Salah satu dari sepuluh aplikasi perpesanan paling populer di dunia adalah Telegram, dan tersedia untuk keduanya Apple iOS, serta untuk Google Android.
H aplikasi menggunakan enkripsi ujung ke ujung, dan dapat mendukung grup obrolan hingga 200.000 orang sekaligus. Aplikasi ini juga dapat berbagi video, tetapi juga file dan dokumen berukuran besar dalam jenis apa pun.
CEO Telegram, Pavel Durov, dalam pesan Twitter, menyalahkan China atas serangan siber yang menghantam aplikasi Telegram minggu ini, dan memengaruhi pelanggannya.
Ο durov melaporkan bahwa Server telegram diserang berat (DDoS), dengan alamat IP yang berasal dari China. Serangan DDoS ini mengirimkan sejumlah besar permintaan dalam waktu singkat ke Telegram, secara efektif memblokir aplikasi yang menjadi tidak dapat diakses oleh banyak pelanggan.
Durov mengatakan bahwa di masa lalu, serangan DDoS serupa telah dikaitkan dengan protes di Hong Kong terhadap pemerintah China, dan hal yang sama telah dilakukan dalam kasus ini.

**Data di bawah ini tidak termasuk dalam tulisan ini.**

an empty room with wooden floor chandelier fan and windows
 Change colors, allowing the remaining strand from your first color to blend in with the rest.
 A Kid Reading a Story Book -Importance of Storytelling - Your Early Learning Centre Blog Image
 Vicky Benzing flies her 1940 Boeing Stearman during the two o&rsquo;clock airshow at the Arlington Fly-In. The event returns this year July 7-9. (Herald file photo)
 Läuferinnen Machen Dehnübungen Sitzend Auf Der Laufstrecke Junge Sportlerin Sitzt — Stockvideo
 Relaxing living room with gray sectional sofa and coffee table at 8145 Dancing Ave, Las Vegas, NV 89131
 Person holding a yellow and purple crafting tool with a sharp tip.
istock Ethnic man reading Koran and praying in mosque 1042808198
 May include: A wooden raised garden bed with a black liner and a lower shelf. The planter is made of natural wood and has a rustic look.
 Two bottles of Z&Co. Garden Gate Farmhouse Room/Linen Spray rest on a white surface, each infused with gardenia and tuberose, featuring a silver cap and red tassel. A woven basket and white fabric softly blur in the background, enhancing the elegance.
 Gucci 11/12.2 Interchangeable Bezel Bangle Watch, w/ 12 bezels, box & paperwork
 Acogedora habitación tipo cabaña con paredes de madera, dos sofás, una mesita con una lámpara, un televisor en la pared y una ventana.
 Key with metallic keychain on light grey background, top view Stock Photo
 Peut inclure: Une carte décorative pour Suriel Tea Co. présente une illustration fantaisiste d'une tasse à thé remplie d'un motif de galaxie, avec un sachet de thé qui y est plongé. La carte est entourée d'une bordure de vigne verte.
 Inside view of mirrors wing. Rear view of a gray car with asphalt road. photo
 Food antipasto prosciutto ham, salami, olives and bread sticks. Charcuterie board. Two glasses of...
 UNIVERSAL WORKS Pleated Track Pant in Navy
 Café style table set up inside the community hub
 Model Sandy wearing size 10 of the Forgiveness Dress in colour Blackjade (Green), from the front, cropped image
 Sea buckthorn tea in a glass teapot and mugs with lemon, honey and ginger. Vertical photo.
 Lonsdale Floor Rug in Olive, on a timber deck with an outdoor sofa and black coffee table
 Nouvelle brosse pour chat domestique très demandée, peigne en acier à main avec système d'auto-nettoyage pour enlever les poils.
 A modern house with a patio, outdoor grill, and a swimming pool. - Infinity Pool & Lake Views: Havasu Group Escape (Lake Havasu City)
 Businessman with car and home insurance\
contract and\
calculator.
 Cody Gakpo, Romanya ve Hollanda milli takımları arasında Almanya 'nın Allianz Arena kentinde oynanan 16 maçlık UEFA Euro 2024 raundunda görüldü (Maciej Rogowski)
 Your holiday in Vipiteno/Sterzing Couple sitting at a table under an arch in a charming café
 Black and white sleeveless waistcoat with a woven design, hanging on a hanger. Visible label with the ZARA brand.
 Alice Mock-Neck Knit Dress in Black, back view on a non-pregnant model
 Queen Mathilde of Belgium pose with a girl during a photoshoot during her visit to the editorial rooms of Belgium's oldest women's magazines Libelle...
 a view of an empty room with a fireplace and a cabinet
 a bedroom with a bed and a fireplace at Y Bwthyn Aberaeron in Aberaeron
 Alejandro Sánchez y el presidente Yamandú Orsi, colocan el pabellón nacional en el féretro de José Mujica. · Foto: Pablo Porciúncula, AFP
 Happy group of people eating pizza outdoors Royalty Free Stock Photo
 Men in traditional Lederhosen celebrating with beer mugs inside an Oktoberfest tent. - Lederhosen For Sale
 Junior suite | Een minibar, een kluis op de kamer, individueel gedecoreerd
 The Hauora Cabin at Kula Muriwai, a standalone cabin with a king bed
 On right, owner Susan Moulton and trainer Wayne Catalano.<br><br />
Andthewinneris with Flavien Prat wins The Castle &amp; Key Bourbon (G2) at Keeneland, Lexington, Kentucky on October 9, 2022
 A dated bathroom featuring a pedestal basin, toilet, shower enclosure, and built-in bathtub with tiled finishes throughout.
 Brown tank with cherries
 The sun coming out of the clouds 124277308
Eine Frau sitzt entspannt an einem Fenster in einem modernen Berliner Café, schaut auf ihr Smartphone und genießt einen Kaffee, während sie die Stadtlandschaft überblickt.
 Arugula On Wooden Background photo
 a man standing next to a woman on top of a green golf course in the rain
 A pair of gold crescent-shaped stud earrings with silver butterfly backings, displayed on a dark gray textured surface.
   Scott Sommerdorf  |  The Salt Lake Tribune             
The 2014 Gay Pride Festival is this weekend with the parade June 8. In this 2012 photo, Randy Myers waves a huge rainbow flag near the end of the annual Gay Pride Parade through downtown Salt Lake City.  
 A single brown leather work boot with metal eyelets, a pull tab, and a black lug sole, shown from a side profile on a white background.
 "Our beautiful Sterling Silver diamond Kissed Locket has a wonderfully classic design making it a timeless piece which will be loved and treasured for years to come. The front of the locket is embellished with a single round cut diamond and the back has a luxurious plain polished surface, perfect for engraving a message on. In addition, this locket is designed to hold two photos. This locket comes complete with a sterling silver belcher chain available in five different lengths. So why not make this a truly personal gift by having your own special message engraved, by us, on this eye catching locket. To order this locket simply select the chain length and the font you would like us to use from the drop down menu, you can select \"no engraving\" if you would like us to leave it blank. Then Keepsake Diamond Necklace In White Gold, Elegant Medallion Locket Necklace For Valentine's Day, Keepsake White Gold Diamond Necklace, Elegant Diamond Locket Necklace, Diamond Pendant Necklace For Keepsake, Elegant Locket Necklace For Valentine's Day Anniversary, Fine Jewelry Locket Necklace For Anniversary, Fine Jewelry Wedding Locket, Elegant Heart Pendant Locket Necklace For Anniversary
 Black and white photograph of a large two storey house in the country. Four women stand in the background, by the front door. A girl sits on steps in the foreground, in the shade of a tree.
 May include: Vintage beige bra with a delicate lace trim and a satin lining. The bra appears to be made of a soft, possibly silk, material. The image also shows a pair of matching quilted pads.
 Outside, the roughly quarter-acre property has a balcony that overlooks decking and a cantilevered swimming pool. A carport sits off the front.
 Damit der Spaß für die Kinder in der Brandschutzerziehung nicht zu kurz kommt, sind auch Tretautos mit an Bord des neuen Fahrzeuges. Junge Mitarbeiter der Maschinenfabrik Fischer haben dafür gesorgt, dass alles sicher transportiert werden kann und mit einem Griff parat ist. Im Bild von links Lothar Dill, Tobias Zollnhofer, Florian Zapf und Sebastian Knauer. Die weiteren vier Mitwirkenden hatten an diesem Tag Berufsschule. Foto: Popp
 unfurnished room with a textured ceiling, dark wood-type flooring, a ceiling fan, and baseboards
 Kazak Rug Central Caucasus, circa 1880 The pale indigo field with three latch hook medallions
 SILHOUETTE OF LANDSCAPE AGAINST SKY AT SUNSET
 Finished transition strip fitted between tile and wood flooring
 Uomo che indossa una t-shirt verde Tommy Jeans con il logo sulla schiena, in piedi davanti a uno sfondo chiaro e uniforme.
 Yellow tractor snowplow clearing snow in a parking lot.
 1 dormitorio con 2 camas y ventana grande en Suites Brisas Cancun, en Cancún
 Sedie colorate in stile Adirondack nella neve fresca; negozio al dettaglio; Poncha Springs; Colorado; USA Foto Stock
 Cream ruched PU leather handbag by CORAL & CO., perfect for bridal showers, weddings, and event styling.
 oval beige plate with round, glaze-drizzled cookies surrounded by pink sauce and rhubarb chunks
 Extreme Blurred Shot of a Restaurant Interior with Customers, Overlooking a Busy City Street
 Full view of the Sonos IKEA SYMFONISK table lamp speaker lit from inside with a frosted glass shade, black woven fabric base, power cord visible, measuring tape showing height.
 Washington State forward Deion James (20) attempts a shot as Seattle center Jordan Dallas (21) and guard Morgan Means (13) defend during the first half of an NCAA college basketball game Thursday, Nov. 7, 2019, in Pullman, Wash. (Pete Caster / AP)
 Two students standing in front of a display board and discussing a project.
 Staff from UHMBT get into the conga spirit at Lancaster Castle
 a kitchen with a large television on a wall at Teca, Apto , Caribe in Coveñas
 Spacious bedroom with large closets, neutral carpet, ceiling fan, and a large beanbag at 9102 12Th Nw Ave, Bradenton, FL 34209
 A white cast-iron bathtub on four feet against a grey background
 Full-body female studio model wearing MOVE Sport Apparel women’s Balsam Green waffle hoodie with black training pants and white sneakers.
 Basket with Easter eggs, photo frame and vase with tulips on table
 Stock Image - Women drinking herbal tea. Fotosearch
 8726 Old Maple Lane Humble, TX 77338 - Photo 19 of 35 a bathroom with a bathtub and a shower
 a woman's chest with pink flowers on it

Karena enkripsi aplikasi untuk menyembunyikan konten pesan, Telegram populer di kalangan pengunjuk rasa di negara mana pun, memungkinkan mereka untuk berkoordinasi dalam kelompok hingga 200.000 anggota, tanpa dapat dideteksi oleh otoritas negara. .
Jadi serangan DDoS pada telegram akan mencegah pengunjuk rasa di Hong Kong berkoordinasi untuk berkumpul di tempat dan waktu tertentu.
Pemerintah China telah membantah bertanggung jawab atas serangan itu. Perwakilan dari Kementerian Luar Negeri Tiongkok Geng Swang mengatakan kemarin bahwa dia tidak tahu apa-apa tentang kejadian itu.